(Material provided begins)

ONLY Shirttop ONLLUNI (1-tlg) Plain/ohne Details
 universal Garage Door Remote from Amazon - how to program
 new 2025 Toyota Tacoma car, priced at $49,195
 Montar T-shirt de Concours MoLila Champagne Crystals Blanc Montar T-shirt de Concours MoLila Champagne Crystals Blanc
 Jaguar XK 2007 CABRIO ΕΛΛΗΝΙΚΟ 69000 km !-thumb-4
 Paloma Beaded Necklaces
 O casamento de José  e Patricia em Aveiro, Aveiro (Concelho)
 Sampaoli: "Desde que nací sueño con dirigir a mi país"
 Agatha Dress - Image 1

(Material provided ends)

Copy every one of the records above verbatim, in the same order.

Task answer:
ONLY Shirttop ONLLUNI (1-tlg) Plain/ohne Details
 universal Garage Door Remote from Amazon - how to program
 new 2025 Toyota Tacoma car, priced at $49,195
 Montar T-shirt de Concours MoLila Champagne Crystals Blanc Montar T-shirt de Concours MoLila Champagne Crystals Blanc
 Jaguar XK 2007 CABRIO ΕΛΛΗΝΙΚΟ 69000 km !-thumb-4
 Paloma Beaded Necklaces
 O casamento de José  e Patricia em Aveiro, Aveiro (Concelho)
 Sampaoli: "Desde que nací sueño con dirigir a mi país"
 Agatha Dress - Image 1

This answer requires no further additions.